The Wolfson Economics Prize has challenged the world’s most intelligent economists to prepare a contingency plan for a potential break-up of the Eurozone.
The five shortlisted entries each provide valuable ideas about how best to manage a member state leaving the euro.
The five ideas are as follows:
Roger Bootle and team, Capital Economics
The paper produced by Bootle demonstrates that the weaker Eurozone countries are profoundly uncompetitive. The alternative to years of austerity is departure from monetary union, which would result in a weaker currency and cheaper exports. The submitted paper is a practical guide for how that could be achieved. Preparations for exit would be made in secret, with temporary capital controls. The government should redenominate its debt in the new national currency, guaranteeing a default.
Cathy Dobbs, private investor
Dobbs uses the analogy of dividing an egg into its white and yolk to explain how an orderly breakup of the euro could be achieved. She would split the single currency into two (or more) regions, with countries that need to be made more competitive the yolk regions and those that do not the white regions. Each region would have its own central bank, monetary policy and currency unit. All euros would be treated equally and get exchanged for a basket of the new currencies at an agreed and fixed exchange ratio – and it would be up to them to decide which currencies to exchange them to.

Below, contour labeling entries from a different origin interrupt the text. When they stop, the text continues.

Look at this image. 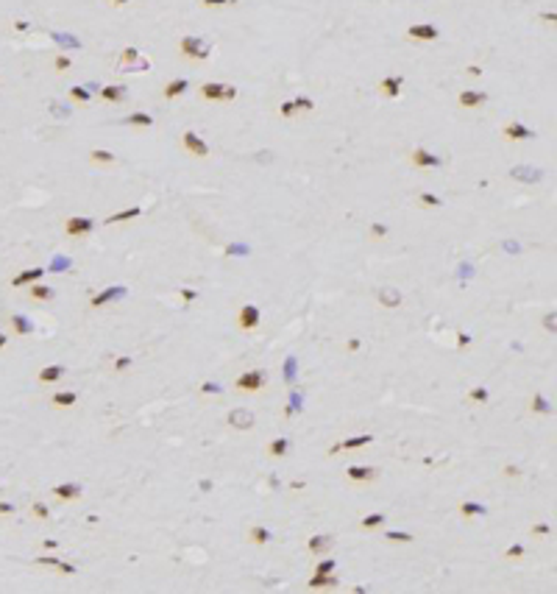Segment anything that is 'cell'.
Listing matches in <instances>:
<instances>
[{
    "label": "cell",
    "instance_id": "6da1fadb",
    "mask_svg": "<svg viewBox=\"0 0 557 594\" xmlns=\"http://www.w3.org/2000/svg\"><path fill=\"white\" fill-rule=\"evenodd\" d=\"M268 385V374L262 368H251V371H242L240 377L234 379V391L237 394H257Z\"/></svg>",
    "mask_w": 557,
    "mask_h": 594
},
{
    "label": "cell",
    "instance_id": "7a4b0ae2",
    "mask_svg": "<svg viewBox=\"0 0 557 594\" xmlns=\"http://www.w3.org/2000/svg\"><path fill=\"white\" fill-rule=\"evenodd\" d=\"M179 50L184 59H192V62H204V59L212 56V47L204 42L201 37H184L179 42Z\"/></svg>",
    "mask_w": 557,
    "mask_h": 594
},
{
    "label": "cell",
    "instance_id": "3957f363",
    "mask_svg": "<svg viewBox=\"0 0 557 594\" xmlns=\"http://www.w3.org/2000/svg\"><path fill=\"white\" fill-rule=\"evenodd\" d=\"M181 145H184V151L189 153V157H195V159H206L209 157V142H206L204 137H201L198 132H184L181 134Z\"/></svg>",
    "mask_w": 557,
    "mask_h": 594
},
{
    "label": "cell",
    "instance_id": "277c9868",
    "mask_svg": "<svg viewBox=\"0 0 557 594\" xmlns=\"http://www.w3.org/2000/svg\"><path fill=\"white\" fill-rule=\"evenodd\" d=\"M259 324H262V313H259V307L257 304H242L240 313H237V326H240L242 332H251V329H257Z\"/></svg>",
    "mask_w": 557,
    "mask_h": 594
},
{
    "label": "cell",
    "instance_id": "5b68a950",
    "mask_svg": "<svg viewBox=\"0 0 557 594\" xmlns=\"http://www.w3.org/2000/svg\"><path fill=\"white\" fill-rule=\"evenodd\" d=\"M64 231H67L70 237H87V235L95 231V221L92 218H84V215H73V218L64 221Z\"/></svg>",
    "mask_w": 557,
    "mask_h": 594
},
{
    "label": "cell",
    "instance_id": "8992f818",
    "mask_svg": "<svg viewBox=\"0 0 557 594\" xmlns=\"http://www.w3.org/2000/svg\"><path fill=\"white\" fill-rule=\"evenodd\" d=\"M379 477V469L376 466H346V480L354 485H363V483H373Z\"/></svg>",
    "mask_w": 557,
    "mask_h": 594
},
{
    "label": "cell",
    "instance_id": "52a82bcc",
    "mask_svg": "<svg viewBox=\"0 0 557 594\" xmlns=\"http://www.w3.org/2000/svg\"><path fill=\"white\" fill-rule=\"evenodd\" d=\"M226 421L234 430H251L257 424V416H254V410H248V407H234V410H229Z\"/></svg>",
    "mask_w": 557,
    "mask_h": 594
},
{
    "label": "cell",
    "instance_id": "ba28073f",
    "mask_svg": "<svg viewBox=\"0 0 557 594\" xmlns=\"http://www.w3.org/2000/svg\"><path fill=\"white\" fill-rule=\"evenodd\" d=\"M368 444H373V435H371V432H365V435L346 438V441L331 444V447H329V455H337V452H354V449H363V447H368Z\"/></svg>",
    "mask_w": 557,
    "mask_h": 594
},
{
    "label": "cell",
    "instance_id": "9c48e42d",
    "mask_svg": "<svg viewBox=\"0 0 557 594\" xmlns=\"http://www.w3.org/2000/svg\"><path fill=\"white\" fill-rule=\"evenodd\" d=\"M128 290L123 288V285H112V288H106V290H100V293H95L92 299H90V307H103V304H112V301H117V299H123Z\"/></svg>",
    "mask_w": 557,
    "mask_h": 594
},
{
    "label": "cell",
    "instance_id": "30bf717a",
    "mask_svg": "<svg viewBox=\"0 0 557 594\" xmlns=\"http://www.w3.org/2000/svg\"><path fill=\"white\" fill-rule=\"evenodd\" d=\"M331 547H335V538H331L329 533H315V536H310V541H307L310 555H318V558H323Z\"/></svg>",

Jens Nordvig and Nick Firoozye, Nomura Securities
With around €10 trillion (£8.3tn) of foreign law debt contracts outstanding, economists Nordvig and Firoozye maintain that a fragmentation of the single currency would risk a legal minefield and hence quickly become disorderly. They suggest that debt contracts falling under national or local law should be redenominated in the new currency of a country leaving the euro, and that debt contracts falling under foreign law should be redenominated into a ECU-2 currency.
Neil Record, Record Currency Management
Record contends that Germany should commission a top-secret task force, to prepare a plan for use only should one country be imminently leaving the Eurozone. The plan would call for an emergency meeting of the leaders of the 17 Eurozone states, and the German chancellor put to them the proposition that they collectively, and immediately, abandon the euro, reverting to their national currencies at euro entry rates. The ECB would be abolished and its functions returned to the national central banks. All bank accounts, assets, liabilities and obligations in each member state would be immediately redenominated into national currencies.
Jonathan Tepper, Variant Perception
Tepper states that although economists expect catastrophic consequences if a country exits the euro, during the past century, 69 countries have departed from currencies with little downward economic volatility. His submission argues that the real problems are created by the weaknesses that lead to the pressure for exit in the first place. Tepper believes that departure from the euro would be good for some countries. Departing would accelerate insolvencies, but would provide a powerful policy tool to restore competitiveness via flexible exchange rates. The European periphery could then grow again quickly with lower debt levels and more competitive exchange rates.
The winner of the Wolfson Economics Prize will be announced on the 5th of July. To find out more about the entries, visit the Policy Exchange website.